Jan 11, 2025 8 min read

DEEP DIVE: Risks & Reward In 2025

DEEP DIVE: Risks & Reward In 2025

This is an excerpt from the Yardeni Research Morning Briefing dated January 6, 2025.

Strategy I: What Could Go Right.

We are biased by the stock market’s bullish bias. We tend to be permabulls because bear markets are infrequent and are usually relatively short compared to bull markets, which tend to last for some time. Since January 1978, the S&P 500 is up 66.6-fold (Fig. 3). In that entire 47-year period, there were just six bear markets that lasted only a bit more than one year on average. Bear markets tend to be caused by recessions. There have been only six of them since 1978, lasting just 14 months on average (Fig. 4 below). (See our Stock Market Historical Tables: Bull & Bear Markets.)

Figure 4

As we’ve previously noted, we regularly follow the growlings of the permabears as an efficient way to assess what could go wrong for the economy and the stock market. Very rarely do we find that they’ve missed all the things that could go wrong, while we frequently find that they’ve mostly ignored an assessment of what could go right. (See our December 23, 2024 QuickTakes titled “Permabulls Versus Permabears.”

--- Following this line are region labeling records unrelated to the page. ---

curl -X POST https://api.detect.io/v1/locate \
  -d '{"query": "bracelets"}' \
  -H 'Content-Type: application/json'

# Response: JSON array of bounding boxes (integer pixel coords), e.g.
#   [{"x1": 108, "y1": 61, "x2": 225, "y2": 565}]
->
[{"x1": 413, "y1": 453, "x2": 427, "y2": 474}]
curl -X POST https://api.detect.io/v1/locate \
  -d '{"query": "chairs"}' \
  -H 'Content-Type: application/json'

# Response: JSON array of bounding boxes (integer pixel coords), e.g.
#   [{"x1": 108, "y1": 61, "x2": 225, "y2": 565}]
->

The S&P 500 peaked at a record high of 6090.27 on December 6. It ended 2024 at 5881.63. The index ended the first week of the new year at 5942.47, just below its 50-day moving average (Fig. 5 below). The Nasdaq peaked last year at a record 20,173.89 on December 16 and bounced off its 50-day moving average last week to close at 19,621.7 (Fig. 6).

Figure 5

On balance, we expect that the next few weeks could be choppy for the stock market before the S&P 500 and Nasdaq resume climbing to new record highs during the spring.

Here is a list of what could go right in early 2025, followed by a review of what could go wrong:

(1) Q4’s earnings reporting season over the next few weeks might be better than expected. They usually are when the economy is expanding. The analysts’ consensus estimate for Q4 earnings growth is 8.2% (Fig. 7 below). There were typical upside earnings surprises during the previous three earnings seasons. There should be another during the Q4 earnings season. Leading the way should be banks, semiconductors, cloud computing, retailers, and restaurants.